A meio da conversa em estúdio ouve-se silêncio no éter — uma “branca” na gíria da rádio — “mais uma branquinha para limpar a antena”, diz na brincadeira Vítor, que se tinha perdido no meio do diálogo fora do ar com os convidados, enquanto se ouvia uma das músicas do novo disco de Chiara.

Um clássico das madrugadas

Quando em 1996 todas as rádios foram obrigadas por lei a emitir durante 24 horas, a Voz de Alenquer decidiu ter em antena um animador da meia-noite às sete horas, sempre em directo, programa que se manteve até 2012, quando no pico da crise em Portugal se fizeram alguns cortes na cooperativa que gere a rádio.

Conta a história da rádio que o locutor das madrugadas chegou a ver o nome inscrito no testamento de uma ouvinte. Algo que se acabou por saber já só depois da morte dessa admiradora.

A Rádio Voz de Alenquer chega a 80 mil pessoas por dia, dados de um estudo da Marktest do ano passado mostram que é a rádio local mais ouvida dos distritos de Lisboa, Santarém e Setúbal. Mas a audiência com a internet vai muito para além dos limites que as ondas de rádio impõem. E com um “boa tarde dos Estados Unidos”, escrito por uma ouvinte no Facebook, se prova que também há emigrantes à escuta.

“É normal” que as pessoas acabem por agradecer pela companhia das noites, diz Vítor. Os próprios ouvintes fazem questão de o dizer quando os telefonemas são postos “no ar”. Ao primeiro “viva” de uma ouvinte em antena, Vítor apressa-se a dizer: “É a professora Alda de Vendas Novas, bom dia!”. Aqui os ouvintes conhecem-se pela voz, como se conhecem as pessoas que nos são próximas.

“Estou aqui a cair de sono confesso, se a conversa não fosse interessante já estava a dormir”, diz a voz rouca da senhora que é conhecida aqui simplesmente por “professora Alda”. Por entre elogios ao animador e à convidada, a conversa entre os dois flui como se fossem amigos de longa data.
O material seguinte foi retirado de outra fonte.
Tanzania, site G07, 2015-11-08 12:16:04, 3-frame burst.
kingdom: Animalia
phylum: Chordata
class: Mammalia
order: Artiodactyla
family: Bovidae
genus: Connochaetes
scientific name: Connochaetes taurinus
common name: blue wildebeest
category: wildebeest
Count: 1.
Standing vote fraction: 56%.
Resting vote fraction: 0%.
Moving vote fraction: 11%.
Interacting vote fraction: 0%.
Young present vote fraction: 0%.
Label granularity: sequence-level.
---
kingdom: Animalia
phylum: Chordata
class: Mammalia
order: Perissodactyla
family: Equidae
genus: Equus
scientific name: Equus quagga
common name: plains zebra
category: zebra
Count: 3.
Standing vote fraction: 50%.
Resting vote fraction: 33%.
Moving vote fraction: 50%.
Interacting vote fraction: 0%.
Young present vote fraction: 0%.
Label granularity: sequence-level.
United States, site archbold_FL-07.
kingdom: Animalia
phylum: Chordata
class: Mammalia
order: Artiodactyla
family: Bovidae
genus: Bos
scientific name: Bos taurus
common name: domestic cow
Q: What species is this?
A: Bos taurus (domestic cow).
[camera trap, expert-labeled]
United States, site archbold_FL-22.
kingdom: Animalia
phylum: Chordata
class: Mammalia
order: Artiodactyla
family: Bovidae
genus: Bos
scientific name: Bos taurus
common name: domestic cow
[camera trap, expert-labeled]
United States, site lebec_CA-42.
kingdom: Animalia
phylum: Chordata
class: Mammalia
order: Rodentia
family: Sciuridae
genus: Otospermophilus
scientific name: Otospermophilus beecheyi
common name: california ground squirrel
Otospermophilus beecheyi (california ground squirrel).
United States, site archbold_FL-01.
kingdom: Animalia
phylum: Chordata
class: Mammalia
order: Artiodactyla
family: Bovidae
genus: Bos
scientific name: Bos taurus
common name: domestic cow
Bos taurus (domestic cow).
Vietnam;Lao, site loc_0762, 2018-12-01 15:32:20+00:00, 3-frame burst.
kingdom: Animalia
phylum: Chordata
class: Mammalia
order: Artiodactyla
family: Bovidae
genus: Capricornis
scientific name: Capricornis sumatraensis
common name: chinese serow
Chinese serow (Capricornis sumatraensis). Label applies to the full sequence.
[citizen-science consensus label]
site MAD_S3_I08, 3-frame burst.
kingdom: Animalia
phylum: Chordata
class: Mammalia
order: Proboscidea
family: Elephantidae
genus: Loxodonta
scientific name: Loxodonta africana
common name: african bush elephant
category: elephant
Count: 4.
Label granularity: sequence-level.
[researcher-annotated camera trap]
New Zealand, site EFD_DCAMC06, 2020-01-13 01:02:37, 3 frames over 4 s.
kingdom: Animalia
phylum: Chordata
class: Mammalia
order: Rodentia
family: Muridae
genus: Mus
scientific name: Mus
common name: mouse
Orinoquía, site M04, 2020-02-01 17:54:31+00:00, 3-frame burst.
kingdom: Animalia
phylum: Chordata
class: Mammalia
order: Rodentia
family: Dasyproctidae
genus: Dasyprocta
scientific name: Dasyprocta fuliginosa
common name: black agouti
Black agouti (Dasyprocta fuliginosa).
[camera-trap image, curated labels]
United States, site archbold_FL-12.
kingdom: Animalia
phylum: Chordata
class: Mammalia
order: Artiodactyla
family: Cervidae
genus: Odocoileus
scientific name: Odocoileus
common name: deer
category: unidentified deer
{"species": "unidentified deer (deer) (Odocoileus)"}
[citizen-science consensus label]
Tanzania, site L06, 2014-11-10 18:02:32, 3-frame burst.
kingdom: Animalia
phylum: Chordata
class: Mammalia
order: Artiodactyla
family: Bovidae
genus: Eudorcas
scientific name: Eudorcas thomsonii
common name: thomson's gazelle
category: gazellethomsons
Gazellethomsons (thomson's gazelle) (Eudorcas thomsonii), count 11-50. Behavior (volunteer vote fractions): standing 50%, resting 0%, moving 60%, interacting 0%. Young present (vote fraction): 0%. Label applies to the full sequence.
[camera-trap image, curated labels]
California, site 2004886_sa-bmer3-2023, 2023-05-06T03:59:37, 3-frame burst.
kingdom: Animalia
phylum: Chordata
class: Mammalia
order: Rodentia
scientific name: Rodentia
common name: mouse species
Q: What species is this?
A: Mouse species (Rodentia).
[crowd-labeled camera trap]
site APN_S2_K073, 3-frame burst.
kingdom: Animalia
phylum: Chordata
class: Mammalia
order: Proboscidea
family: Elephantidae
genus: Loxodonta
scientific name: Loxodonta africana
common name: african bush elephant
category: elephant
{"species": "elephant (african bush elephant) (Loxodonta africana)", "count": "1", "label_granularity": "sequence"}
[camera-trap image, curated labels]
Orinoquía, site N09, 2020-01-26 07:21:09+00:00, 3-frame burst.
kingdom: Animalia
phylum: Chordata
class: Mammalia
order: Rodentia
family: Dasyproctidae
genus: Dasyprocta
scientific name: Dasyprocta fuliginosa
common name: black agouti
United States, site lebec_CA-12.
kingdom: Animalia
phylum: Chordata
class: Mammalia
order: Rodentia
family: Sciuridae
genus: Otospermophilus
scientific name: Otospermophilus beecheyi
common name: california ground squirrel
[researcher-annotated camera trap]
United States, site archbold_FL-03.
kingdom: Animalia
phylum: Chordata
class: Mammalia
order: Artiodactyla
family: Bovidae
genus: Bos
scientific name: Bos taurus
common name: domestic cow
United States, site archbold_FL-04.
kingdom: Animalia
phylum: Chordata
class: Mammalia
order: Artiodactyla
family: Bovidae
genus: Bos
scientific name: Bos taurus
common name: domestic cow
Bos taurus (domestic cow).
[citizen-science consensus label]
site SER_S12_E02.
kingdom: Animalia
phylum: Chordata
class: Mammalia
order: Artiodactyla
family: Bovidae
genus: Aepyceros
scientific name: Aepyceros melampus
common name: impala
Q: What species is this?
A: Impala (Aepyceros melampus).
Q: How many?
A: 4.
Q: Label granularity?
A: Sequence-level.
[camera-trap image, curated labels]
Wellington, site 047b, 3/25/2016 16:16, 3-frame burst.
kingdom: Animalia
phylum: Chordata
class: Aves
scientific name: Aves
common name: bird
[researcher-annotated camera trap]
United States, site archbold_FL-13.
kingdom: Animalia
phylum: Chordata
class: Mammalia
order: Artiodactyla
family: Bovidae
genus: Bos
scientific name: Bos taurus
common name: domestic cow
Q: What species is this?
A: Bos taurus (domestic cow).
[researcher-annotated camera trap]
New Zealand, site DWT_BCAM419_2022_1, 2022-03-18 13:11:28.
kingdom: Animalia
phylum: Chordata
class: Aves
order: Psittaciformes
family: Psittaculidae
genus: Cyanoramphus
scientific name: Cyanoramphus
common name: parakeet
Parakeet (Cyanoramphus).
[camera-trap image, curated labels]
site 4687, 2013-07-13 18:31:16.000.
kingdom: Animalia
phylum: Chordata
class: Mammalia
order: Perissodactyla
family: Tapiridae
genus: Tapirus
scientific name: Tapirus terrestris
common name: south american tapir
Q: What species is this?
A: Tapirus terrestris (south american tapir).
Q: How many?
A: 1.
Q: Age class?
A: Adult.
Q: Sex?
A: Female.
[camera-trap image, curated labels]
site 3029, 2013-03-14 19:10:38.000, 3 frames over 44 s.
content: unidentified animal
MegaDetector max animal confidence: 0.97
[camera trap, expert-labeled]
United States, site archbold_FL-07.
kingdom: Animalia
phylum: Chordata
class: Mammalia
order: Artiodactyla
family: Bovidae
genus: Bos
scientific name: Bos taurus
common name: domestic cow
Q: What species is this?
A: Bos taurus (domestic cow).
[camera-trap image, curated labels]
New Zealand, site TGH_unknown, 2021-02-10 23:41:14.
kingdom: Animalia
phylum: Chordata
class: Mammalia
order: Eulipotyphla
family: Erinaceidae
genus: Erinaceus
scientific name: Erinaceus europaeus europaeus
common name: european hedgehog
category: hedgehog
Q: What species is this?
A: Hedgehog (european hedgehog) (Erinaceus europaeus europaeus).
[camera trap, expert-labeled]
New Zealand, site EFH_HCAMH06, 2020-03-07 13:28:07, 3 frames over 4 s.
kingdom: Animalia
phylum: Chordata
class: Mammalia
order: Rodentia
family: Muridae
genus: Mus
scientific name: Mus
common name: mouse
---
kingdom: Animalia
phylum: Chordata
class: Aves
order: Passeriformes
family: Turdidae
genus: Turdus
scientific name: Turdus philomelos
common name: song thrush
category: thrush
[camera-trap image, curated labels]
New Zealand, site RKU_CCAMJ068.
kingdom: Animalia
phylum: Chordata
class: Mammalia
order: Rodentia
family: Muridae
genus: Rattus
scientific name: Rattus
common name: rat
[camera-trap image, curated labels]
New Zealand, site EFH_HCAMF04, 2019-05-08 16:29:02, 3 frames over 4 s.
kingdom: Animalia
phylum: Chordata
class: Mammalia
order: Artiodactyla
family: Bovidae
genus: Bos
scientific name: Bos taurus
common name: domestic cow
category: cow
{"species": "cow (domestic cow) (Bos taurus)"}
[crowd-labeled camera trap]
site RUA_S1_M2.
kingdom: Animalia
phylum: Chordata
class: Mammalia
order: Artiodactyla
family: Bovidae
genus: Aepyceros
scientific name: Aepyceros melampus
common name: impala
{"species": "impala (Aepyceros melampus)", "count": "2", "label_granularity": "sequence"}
“Tão bom conseguir linha aberta”

A chuva acentua-se a meio da madrugada e há notícias de que o emissor deixou de funcionar. Essa falha confirma-se pouco depois. O jornalista João Honrado, que naquela noite assistia em estúdio ao programa, voluntaria-se para ir ver o que se passa. Veste o casaco que a chuva é muita, pede que lhe desejem sorte, e vai à procura do emissor numa serra próxima de Alenquer. Nas rádios locais faz-se um pouco de tudo. Durante o dia, João tinha feito o “fecho” do quinzenário local Nova Verdade. Na manhã seguinte, iria buscar a Lisboa o jornal que nessa mesma noite estava a ser impresso em Braga. Poucas horas depois, tem ainda pela frente uma manhã de distribuição pelos quiosques da região.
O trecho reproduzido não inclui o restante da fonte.